A Rugani, semmai, manca il contrario. Il passo in avanti, l’anticipo, la pressione, magari anche un po’ cattiva. E questo lo rende più vulnerabile nella posizione di centrale-laterale in cui viene chiamato a giocare quando non ci sono Chiellini o Barzagli. Il passo indietro, di norma, lo fa Bonucci, gli altri due – come ha fatto due volte su Sansone il buon Barzagli, arrivando ad aggredirlo al limite dell’area del Sassuolo – «escono». La buona notizia è che Rugani, contro il Sassuolo, ha finalmente cominciato a «uscire», ad anticipare i tempi e a far sentire il fisico, che certo non gli manca. Si dirà, non contro avversari irresistibili, certo.

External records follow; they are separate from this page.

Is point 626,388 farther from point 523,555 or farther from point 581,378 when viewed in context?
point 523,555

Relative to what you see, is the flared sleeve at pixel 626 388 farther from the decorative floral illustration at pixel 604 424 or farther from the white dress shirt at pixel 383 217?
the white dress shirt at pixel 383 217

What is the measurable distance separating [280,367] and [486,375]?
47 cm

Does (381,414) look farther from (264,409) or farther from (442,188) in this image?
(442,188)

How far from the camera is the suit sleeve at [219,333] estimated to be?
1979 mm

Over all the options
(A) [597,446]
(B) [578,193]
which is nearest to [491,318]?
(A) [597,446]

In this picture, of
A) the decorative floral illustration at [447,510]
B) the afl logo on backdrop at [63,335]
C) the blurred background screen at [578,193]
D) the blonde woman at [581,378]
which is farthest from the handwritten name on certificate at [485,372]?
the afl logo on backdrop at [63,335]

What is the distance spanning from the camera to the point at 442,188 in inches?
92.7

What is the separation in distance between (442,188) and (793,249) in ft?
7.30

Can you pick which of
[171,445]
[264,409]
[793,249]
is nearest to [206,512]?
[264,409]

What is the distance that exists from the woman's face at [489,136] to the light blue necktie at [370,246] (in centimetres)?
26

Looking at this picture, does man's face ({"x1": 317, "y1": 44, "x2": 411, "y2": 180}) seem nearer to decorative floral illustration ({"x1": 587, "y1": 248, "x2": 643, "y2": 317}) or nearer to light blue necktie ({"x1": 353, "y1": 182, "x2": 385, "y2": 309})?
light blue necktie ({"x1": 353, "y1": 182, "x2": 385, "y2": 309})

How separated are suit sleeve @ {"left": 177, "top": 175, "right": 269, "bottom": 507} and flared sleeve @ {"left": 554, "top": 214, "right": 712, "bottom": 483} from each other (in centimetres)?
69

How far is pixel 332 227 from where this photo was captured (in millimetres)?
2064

Ma la bravura di un difensore la fa più la testa che la forza o debolezza dell’attaccante. E non per caso la sua partita è stata in crescendo: mentre la Juve si sgonfiava un po’, Rugani usciva sempre più sicuro e più deciso.

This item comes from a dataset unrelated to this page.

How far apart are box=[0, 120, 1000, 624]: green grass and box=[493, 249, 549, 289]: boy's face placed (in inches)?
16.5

Per un attaccante è tutto più facile mentalmente. Ci vogliono i piedi, per carità. Ma un attaccante ha la grande fortuna di poter sbagliare e potersi rifare un minuto dopo. Per lui un errore e un gol significano un gol fatto. Per un difensore, una chiusura capolavoro e un errore significano un gol subito. Per questo, i difensori sono come il vino, migliorano invecchiando e continuano a farlo fintanto che il loro fisico regge. Perché crescendo impari a leggere la partita e le situazioni (capacità tattica), impari a capire prima come affrontare un avversario complicato (mestiere), impari a essere costante e a fare meno errori (concentrazione) e sei capace di assorbire gli errori che capitano inevitabilmente a tutti evitando che ti condizionino (personalità).

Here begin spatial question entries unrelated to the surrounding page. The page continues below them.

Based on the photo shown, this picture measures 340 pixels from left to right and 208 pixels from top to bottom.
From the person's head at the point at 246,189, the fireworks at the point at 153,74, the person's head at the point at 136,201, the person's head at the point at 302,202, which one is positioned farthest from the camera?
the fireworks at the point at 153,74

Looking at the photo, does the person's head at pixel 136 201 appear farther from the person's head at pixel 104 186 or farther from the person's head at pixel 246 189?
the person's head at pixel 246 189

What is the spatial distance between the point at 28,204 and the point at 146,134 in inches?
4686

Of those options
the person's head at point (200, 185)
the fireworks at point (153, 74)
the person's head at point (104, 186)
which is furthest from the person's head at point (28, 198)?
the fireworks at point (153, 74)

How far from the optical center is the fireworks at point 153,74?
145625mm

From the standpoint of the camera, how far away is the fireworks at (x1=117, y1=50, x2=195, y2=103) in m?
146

Ma per crescere, un difensore ha bisogno di prendere anche gli schiaffi. Rugani in Coppa Italia contro l’Inter ne ha presi uno bello grosso. Sia chiaro sin da subito, non basterà. Ma è altrettanto chiaro e altrettanto da subito che quello schiaffo gli è servito per capire che non può affrontare in modo troppo passivo situazioni complicate: se ti capita il velocissimo Perisic, sull’erba bagnata, con il centrocampo che non ti aiuta, lì devi avere la freddezza di renderti conto che se lui corre più veloce, tu hai più fisico: e quindi è meglio anticipare, che concedere la profondità; è meglio fare fallo subito che farlo dopo; è meglio essere ruvidi, che eleganti.
Nel calcio, non c’è nulla di più difficile che capire se un difensore diventerà un grande difensore. Un attaccante lo vedi quasi subito. Se ha i numeri (e non è cretino), nove su dieci ce la fa. Il difensore è continuità e quindi lo scopri solo negli anni. Bonera ai tempi dell’under 21 era di gran lunga il migliore al mondo. Tutti, giustamente, ci scommettevano. Non ha fatto un metro avanti, è rimasto bravino, uno dei tanti. Rugani il fisico, il senso della posizione, i tempi li ha. I presupposti ci sono. Ma a differenza di un attaccante un difensore ha un vantaggio: mentre per l’altro contano i piedi, per un difensore conta la volontà. Se hai un minimo di qualità, ti serve solo l’ostinazione.
Perché un difensore non è, un difensore si costruisce.